Hamilton: I’m not sure how I can be a huge fan of a Broadway play that I’ve never seen, but I am. Lin-Manuel Miranda’s how-can-this-possibly-work Tony award-winning musical has led to a level of interest in the Founding Fathers that is heartening (save for the fanfic. That’s a little much). The Original Broadway Cast Recording is never out of rotation, and so hooky that it should be illegal. Lin-Manuel Miranda is a national treasure (check out his Drunk History). 

clipping.: Getting into Hamilton this year led me to noise rap collective clipping. Rapper Daveed Diggs (Lafayette and Jefferson in Hamilton) and producers William Hutson and Johnathan Snipes have rules for their music: no drums, percussion is derived from field recordings, the use of “I” and autobiographical lyrics aren’t allowed. The result is astounding: melodic, thought-provoking, and meant for focused listening. Their 2016 album, Splendor and Misery is a sci-fi album with a compelling concept and stellar music to back it up. It’s challenging and worth your time.

Gleason: My favorite movie of the year is a documentary about much-beloved New Orleans Saint Steve Gleason, and his wife Michele. Diagnosed with ALS three years after he retired from the NFL, Steve Gleason started making videos for his unborn son, so that son would know his dad after his health deteriorated. These videos were turned into a fly-on-the-wall documentary by Clay Tweel and it is hilarious, heartbreaking, hopeful, and moving. It’s hard to watch and imperative to watch. Steve Gleason is one of my heroes. He took a terrible thing that happened to him and was determined to help others by using his notoriety to raise money and awareness. The world is a better place having Steve Gleason in it.

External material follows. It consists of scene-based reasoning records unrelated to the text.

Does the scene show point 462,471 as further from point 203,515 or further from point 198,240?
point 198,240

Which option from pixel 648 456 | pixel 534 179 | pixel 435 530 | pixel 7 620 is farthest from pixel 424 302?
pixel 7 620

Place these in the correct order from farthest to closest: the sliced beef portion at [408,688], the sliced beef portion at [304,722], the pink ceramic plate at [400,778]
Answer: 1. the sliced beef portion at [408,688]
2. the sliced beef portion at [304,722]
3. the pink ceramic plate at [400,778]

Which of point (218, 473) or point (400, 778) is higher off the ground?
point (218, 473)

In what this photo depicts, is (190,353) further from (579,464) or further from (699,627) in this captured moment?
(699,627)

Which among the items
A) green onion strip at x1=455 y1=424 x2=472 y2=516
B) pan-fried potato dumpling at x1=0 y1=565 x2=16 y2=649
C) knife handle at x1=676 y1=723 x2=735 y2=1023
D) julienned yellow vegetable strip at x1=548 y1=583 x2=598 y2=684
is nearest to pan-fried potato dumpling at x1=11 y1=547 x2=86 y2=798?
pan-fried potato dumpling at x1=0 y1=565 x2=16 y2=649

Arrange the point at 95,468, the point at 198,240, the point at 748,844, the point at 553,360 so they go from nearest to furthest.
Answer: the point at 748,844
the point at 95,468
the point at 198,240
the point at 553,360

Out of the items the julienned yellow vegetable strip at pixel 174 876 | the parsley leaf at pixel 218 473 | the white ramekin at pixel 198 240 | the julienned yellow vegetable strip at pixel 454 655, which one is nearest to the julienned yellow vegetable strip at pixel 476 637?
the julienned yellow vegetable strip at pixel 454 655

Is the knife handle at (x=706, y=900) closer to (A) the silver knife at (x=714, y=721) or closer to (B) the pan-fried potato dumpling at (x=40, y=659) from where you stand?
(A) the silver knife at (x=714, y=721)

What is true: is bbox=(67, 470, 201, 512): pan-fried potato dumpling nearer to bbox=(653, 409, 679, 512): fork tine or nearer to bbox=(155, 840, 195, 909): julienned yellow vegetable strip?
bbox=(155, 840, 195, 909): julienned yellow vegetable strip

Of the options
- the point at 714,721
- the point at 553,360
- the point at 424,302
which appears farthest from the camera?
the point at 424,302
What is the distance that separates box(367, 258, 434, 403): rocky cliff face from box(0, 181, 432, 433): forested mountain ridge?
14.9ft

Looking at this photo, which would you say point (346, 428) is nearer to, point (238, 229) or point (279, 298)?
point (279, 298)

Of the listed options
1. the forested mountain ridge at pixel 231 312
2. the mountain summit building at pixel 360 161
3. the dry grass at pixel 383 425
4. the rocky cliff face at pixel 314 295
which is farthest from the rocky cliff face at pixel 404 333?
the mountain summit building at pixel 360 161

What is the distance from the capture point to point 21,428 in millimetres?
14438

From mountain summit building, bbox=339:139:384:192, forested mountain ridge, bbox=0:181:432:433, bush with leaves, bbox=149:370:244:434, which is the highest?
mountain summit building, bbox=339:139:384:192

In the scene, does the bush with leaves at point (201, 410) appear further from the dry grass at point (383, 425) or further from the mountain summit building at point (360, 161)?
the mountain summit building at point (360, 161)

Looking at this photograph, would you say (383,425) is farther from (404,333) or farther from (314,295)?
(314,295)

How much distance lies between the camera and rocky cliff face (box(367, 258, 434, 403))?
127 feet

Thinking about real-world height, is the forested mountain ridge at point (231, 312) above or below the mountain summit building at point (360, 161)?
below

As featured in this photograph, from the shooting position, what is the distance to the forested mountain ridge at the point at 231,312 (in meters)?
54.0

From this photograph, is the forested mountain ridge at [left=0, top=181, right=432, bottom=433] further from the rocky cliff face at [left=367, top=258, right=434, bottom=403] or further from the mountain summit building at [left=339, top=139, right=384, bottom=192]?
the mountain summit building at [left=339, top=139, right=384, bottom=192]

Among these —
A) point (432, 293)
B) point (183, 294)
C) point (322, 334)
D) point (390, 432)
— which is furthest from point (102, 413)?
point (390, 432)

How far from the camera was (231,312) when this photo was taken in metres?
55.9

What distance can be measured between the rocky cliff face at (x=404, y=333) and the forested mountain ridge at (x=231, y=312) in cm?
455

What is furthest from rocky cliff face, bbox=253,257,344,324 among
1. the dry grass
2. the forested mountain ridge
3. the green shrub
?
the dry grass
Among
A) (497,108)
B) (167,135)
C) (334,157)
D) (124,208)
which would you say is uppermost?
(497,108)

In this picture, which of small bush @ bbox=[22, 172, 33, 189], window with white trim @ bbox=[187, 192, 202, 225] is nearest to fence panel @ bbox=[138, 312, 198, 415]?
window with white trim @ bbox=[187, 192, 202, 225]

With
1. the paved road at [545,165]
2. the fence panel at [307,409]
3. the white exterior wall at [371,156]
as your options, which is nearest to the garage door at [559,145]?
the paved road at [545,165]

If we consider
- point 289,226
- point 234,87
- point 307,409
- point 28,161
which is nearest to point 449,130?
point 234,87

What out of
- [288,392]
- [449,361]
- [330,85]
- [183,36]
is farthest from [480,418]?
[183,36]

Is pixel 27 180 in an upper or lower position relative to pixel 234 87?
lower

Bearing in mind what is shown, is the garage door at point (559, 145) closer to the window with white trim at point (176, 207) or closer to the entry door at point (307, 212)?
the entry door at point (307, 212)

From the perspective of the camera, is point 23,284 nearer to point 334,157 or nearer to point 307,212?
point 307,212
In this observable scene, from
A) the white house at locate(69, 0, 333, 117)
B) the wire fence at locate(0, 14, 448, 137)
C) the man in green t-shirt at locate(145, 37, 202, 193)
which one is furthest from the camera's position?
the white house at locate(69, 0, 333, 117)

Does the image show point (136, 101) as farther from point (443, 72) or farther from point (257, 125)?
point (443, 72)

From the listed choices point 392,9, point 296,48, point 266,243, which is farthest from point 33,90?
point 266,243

The Dollop: A biweekly history podcast hosted by comedians Dave Anthony and Gareth Reynolds, The Dollop takes a deep dive into a chapter of American history, and makes it hilarious. Anthony reads the story to Reynolds, and they riff on it. Subjects have included Suffragettes, Huey Long, the Tylenol poisonings, and the Ku Klux Klan in Oregon. I learn something every time and am usually helpless with laughter.

My Favorite Murder: My other favorite podcast, hosted by the delightful Karen Kilgariff (Mr. Show, et. al) and Georgia Hardstark (Unique Sweets). Ostensibly, the two hosts each choose a true crime story to tell the other, but it’s so much more. Kilgariff and Hardstark’s easy banter and friendship is the highlight, with catchphrases and hilarity. I started listening because of my adoration of Karen Kilgariff (whoo! Girls’ Guitar Club 4-eva!) and stayed for the sweet baby angels.